┏━━

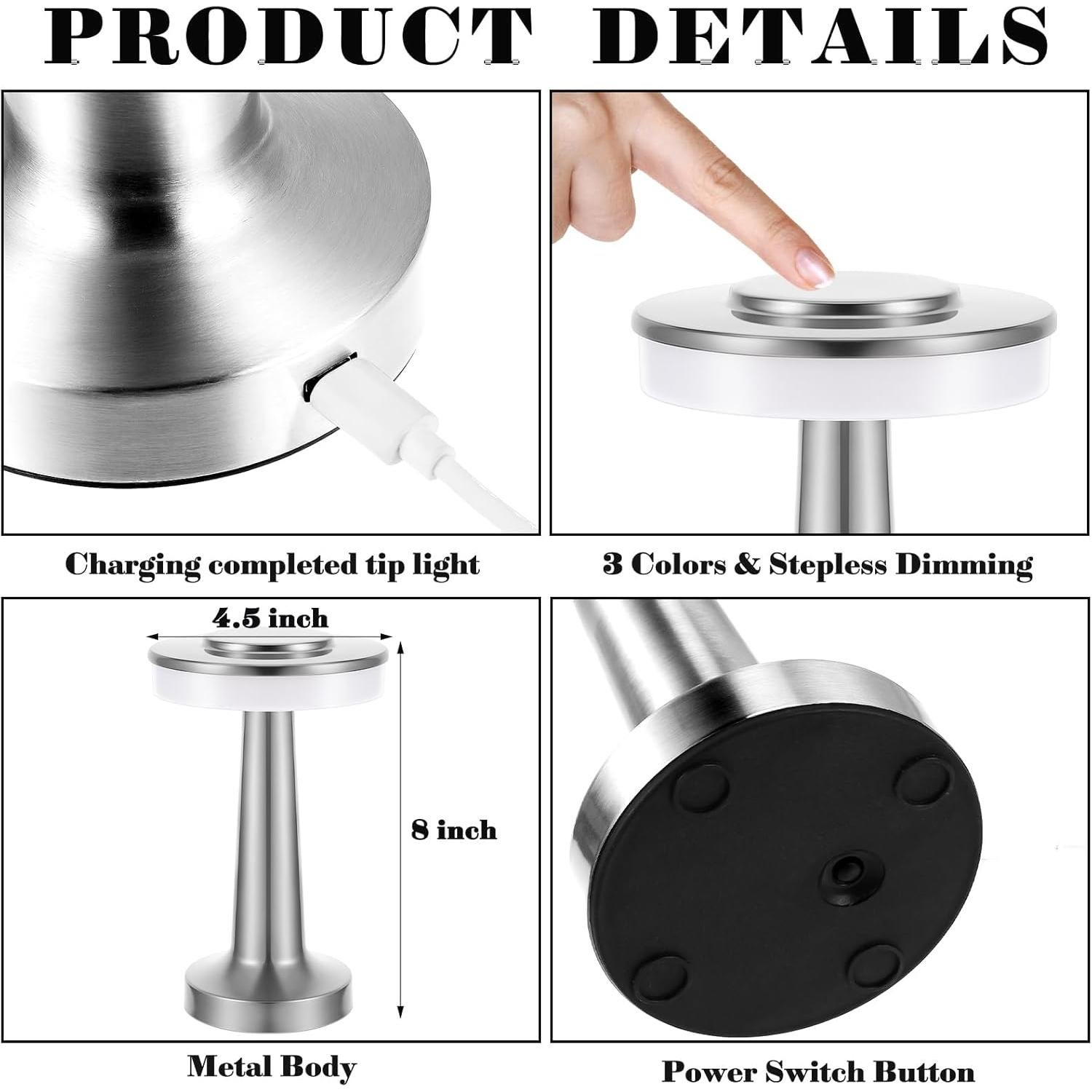 PRODUCT DETAILS

Charging completed tip light

3 Colors & Stepless Dimming

4.5 inch

8 inch

Metal Body

Power Switch Button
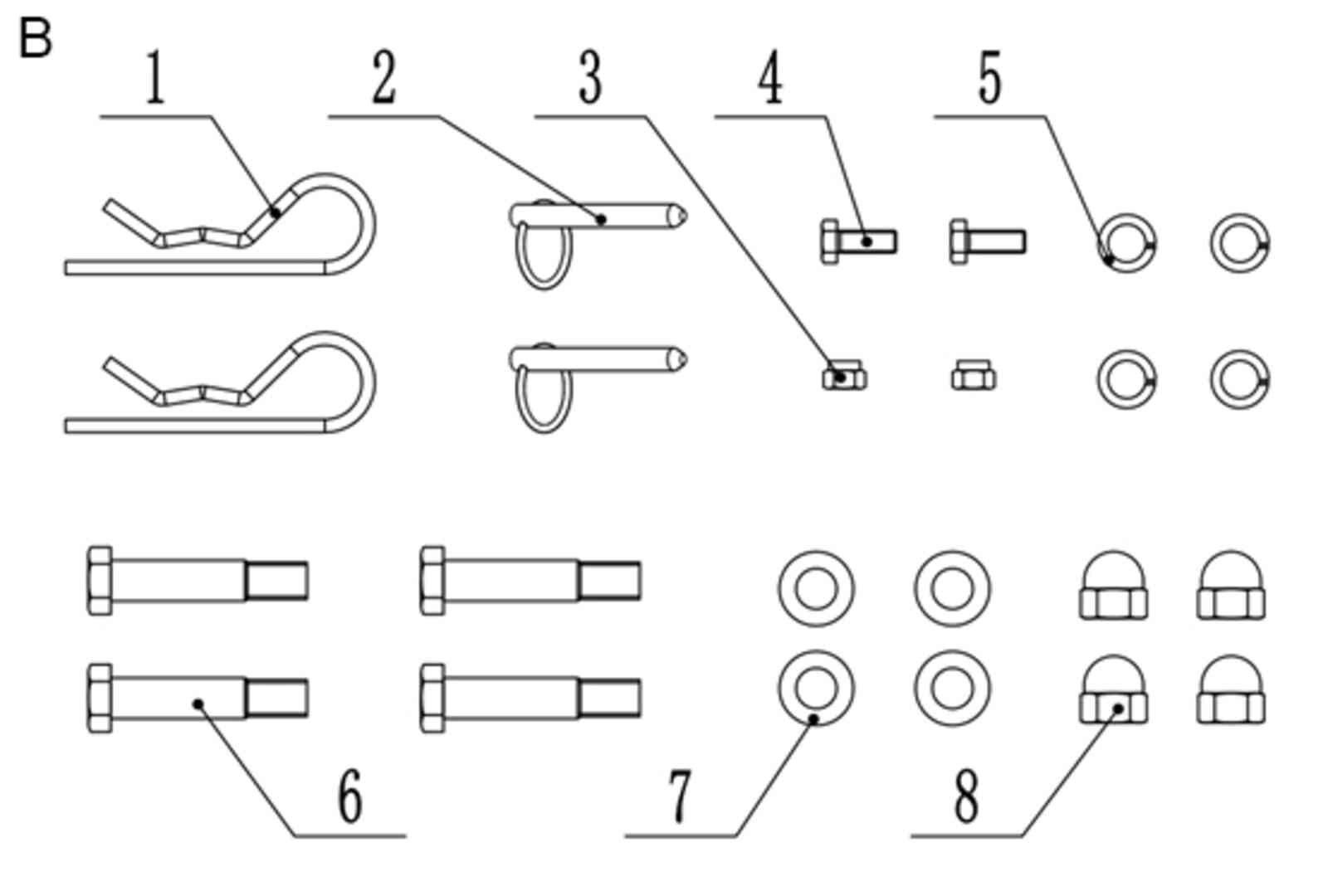 B

1 2 3 4 5

6 7 8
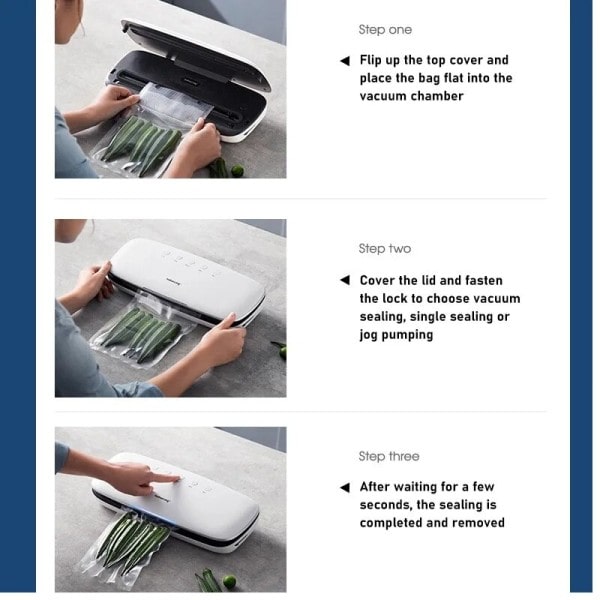 Step one

◀ Flip up the top cover and place the bag flat into the vacuum chamber

Step two

◀ Cover the lid and fasten the lock to choose vacuum sealing, single sealing or jog pumping

Step three

◀ After waiting for a few seconds, the sealing is completed and removed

┗━━

Description of the task — In the entries above, find each line with the word "vacuum" and copy it.

Written response —
◀ Flip up the top cover and place the bag flat into the vacuum chamber
◀ Cover the lid and fasten the lock to choose vacuum sealing, single sealing or jog pumping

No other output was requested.